Pourquoi la grève de la RATP est-elle aussi suivie ?
La RATP annonce une journée noire dans les transports parisiens ce 13 septembre. En cause, la protestation des agents contre la prochaine réforme qui devrait entièrement refonder leur système de retraite. Explications.
Un vendredi noir sur le réseau RATP
Il sera compliqué de se déplacer dans Paris ce vendredi 13 septembre. Le mouvement social de la RATP devrait être l'un des plus importants depuis 10 ans. Aucun métro ne circulera sur 10 lignes. Les RER du réseau RATP (A et B) se feront rares, comme les bus et tramways.

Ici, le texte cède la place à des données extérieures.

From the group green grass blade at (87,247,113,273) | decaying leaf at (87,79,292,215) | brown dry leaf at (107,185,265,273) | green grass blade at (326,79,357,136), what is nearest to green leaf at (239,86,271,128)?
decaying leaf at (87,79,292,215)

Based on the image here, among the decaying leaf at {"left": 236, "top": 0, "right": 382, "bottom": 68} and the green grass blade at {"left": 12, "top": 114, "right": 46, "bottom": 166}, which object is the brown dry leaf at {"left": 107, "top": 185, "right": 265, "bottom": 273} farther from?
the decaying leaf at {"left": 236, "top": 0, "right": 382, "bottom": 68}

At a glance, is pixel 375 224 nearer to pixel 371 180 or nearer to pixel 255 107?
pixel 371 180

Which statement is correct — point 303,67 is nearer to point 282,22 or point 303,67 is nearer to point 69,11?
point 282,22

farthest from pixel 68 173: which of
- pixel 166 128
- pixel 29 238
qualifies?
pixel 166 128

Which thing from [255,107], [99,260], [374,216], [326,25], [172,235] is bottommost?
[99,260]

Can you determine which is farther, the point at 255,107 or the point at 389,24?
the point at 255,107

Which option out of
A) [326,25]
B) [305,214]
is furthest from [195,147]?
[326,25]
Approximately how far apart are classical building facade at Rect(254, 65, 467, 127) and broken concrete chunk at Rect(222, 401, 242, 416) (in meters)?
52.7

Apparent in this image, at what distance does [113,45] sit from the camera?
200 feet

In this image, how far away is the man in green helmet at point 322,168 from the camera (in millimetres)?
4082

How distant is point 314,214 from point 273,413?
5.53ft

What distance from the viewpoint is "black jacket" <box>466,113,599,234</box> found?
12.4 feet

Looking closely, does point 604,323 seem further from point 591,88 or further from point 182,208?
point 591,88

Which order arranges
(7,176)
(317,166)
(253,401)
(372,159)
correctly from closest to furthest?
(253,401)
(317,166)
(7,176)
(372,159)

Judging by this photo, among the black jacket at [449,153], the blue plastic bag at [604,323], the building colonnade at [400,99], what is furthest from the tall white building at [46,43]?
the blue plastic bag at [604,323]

Les lignes de métro qui fonctionneront, à savoir les 4, 7, 8, et 9, seront extrêmement perturbées et ne seront ouvertes qu'aux heures de pointe (de 6h30 à 9 heures et de 17h à 20 heures). Les lignes 1 et 14, qui sont automatiques, devraient fonctionner normalement. Aucune illusion à avoir cependant : monter dans une rame risque d'être très compliqué.
Dès ce jeudi soir, des perturbations sont à prévoir sur la quasi-totalité du réseau des transports franciliens, en dehors des lignes exploitées par la SNCF et des réseaux de bus privés.
La réforme des retraites comme déclencheur de cette grève massive
Il faut remonter à octobre 2007 pour voir une grève comparable à la RATP. A l'époque, les agents protestaient contre la réforme des retraites portée sous la présidence de Nicolas Sarkozy.
Même scénario cette fois, si le personnel de la RATP fait grève (agents et certains cadres compris), c'est pour s'élever contre la prochaine réforme des retraites préparée par le gouvernement.
Pourquoi la réforme est-elle problématique pour les agents ?
La réforme que souhaite porter le gouvernement (et qui n'est « pas encore écrite » selon le Premier ministre Édouard Philippe), refondrait totalement le système de retraite actuel des agents de la RATP.
En effet, le projet est celui d'une retraite « universelle », c'est-à-dire qui ne comporterait plus aucun régime spécial (il en existe 42 actuellement). Autrement dit, tous les actifs (ou presque) seraient affiliés à un régime de retraite identique, se verraient appliquer le même mode de calcul des cotisations et le même âge de départ.
Quels aspects de la réforme leur parait bloquants ?
Les agents de la RATP bénéficient d'un régime spécial actuellement plus avantageux. Ainsi ils considèrent que ce nouveau régime risque de les pénaliser à plusieurs égards, dont notamment :
- L'âge de départ en retraite : selon la Cour des comptes, il est de 55,7 ans à la RATP, contre 63,5 ans pour les salariés affilié au régime général (entreprises privées).
- Le montant des pensions : une retraite à taux plein correspond à 75% de la moyenne des salaires des 6 derniers mois de travail de l'agent. Dans le privé, la retraite à taux plein est calculée sur les 25 meilleures années. Le projet du gouvernement est de mettre en œuvre une retraite par points, dans laquelle 1 euro cotisé ouvrirait les mêmes droits à tous, quel que soit son métier. Un objectif qui fait grincer des dents, puisque la valeur du point, qui détermine le montant de la pension, peut varier.
Selon les propos d'Arnaud Moinet, un syndicaliste dont les propos sont reportés par le Parisien, « un conducteur de RER peut espérer toucher 2 500 € de pension en partant à la retraite à 55 ou 57 ans. Avec une valeur du point à 0,55 €, c'est une baisse de pension de 500 € par mois qui est à redouter ».